→ **TEXT EXCERPT**:
It’s rare that we write about individual football games, but as we determined there was enough data from Illinois high school varsity football this season to turn on our predictive statistics, an upset victory yesterday by 0-3 Minooka over 3-0 Plainfield Central caught our eye immediately.
Our α (alpha) statistic, which tends to be more reliable toward the end of the season because it has more data to work with, was telling us that Plainfield Central had about a 93 percent chance of winning the game (α = 37.8). But even our Δ (delta) statistic, which has been shown to be more reliable in the early weeks of the high school football season, gave Plainfield Central a 97 percent chance of winning. It could be argued that our statistics, with their high rate of predictive power, especially late in the season, are some of the most sophisticated analysis tools out there, given the limited amount of information that is reliably available for high school football games on the whole.
But even less quantitative measures put Plainfield Central near the top of the pack. The Sun-Times or AP, or somebody, had them ranked as No. 7 in the Chicago area before this game. Minooka was unranked going in. But if that would lead you to believe you were going to get a match-up like today’s college football contest between No. 5-ranked Florida State and unranked Wake Forest, you were in for a surprise. Sometimes these rankings and our stats are reliable, sometimes not so much.
And Minooka didn’t just win the game; they dominated, based on a story in the Chicago Sun-Times. They held Plainfield Central to 113 rushing yards while getting 315 rushing yards of their own from three running backs (Max Brozovich, Nate Gunn, and Cory Bee) in 30 carries. And the passing game was the same: Minooka limited Plainfield Central’s quarterback to 6-of-23 for 57 yards, including three interceptions by Minooka corner back Corbett Oughton, who ran one back for a touchdown.

Items in a dataset listing:

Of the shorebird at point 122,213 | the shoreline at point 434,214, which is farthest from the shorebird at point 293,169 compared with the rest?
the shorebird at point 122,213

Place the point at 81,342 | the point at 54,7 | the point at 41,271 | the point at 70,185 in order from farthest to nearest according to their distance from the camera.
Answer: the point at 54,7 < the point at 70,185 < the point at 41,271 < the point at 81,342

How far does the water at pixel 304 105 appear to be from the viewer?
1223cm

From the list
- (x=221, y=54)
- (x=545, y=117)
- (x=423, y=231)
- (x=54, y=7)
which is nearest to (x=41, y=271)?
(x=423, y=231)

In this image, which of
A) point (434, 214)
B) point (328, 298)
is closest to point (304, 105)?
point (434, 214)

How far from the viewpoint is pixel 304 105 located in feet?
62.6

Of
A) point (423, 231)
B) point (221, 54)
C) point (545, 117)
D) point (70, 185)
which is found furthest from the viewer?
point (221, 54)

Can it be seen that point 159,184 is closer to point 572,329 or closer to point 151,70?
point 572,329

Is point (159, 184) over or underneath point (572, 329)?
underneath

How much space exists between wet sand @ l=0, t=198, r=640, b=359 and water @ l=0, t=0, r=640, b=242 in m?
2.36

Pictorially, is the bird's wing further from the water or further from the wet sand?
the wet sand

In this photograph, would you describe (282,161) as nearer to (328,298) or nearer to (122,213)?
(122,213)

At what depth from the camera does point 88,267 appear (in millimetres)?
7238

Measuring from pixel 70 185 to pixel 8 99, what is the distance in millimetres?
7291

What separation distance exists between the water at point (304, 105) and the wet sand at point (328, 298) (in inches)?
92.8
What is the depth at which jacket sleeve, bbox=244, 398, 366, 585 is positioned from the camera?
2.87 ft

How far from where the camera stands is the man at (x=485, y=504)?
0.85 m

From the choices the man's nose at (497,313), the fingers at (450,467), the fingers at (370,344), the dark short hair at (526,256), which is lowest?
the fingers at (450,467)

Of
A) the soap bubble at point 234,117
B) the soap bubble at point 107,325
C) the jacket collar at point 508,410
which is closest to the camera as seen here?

→ **TASKS FOR THIS EXERCISE**:
A. Please return the passage from the football article between "Our α (alpha)" and "on the whole.", inclusive, copied word for word.
B. Retype the lines of the listing from the line containing "How far from where" through the end of the listing, reproducing them without any change.

→ **ANSWERS GIVEN**:
A.
Our α (alpha) statistic, which tends to be more reliable toward the end of the season because it has more data to work with, was telling us that Plainfield Central had about a 93 percent chance of winning the game (α = 37.8). But even our Δ (delta) statistic, which has been shown to be more reliable in the early weeks of the high school football season, gave Plainfield Central a 97 percent chance of winning. It could be argued that our statistics, with their high rate of predictive power, especially late in the season, are some of the most sophisticated analysis tools out there, given the limited amount of information that is reliably available for high school football games on the whole.

B.
How far from where the camera stands is the man at (x=485, y=504)?
0.85 m

From the choices the man's nose at (497,313), the fingers at (450,467), the fingers at (370,344), the dark short hair at (526,256), which is lowest?
the fingers at (450,467)

Of
A) the soap bubble at point 234,117
B) the soap bubble at point 107,325
C) the jacket collar at point 508,410
which is closest to the camera as seen here?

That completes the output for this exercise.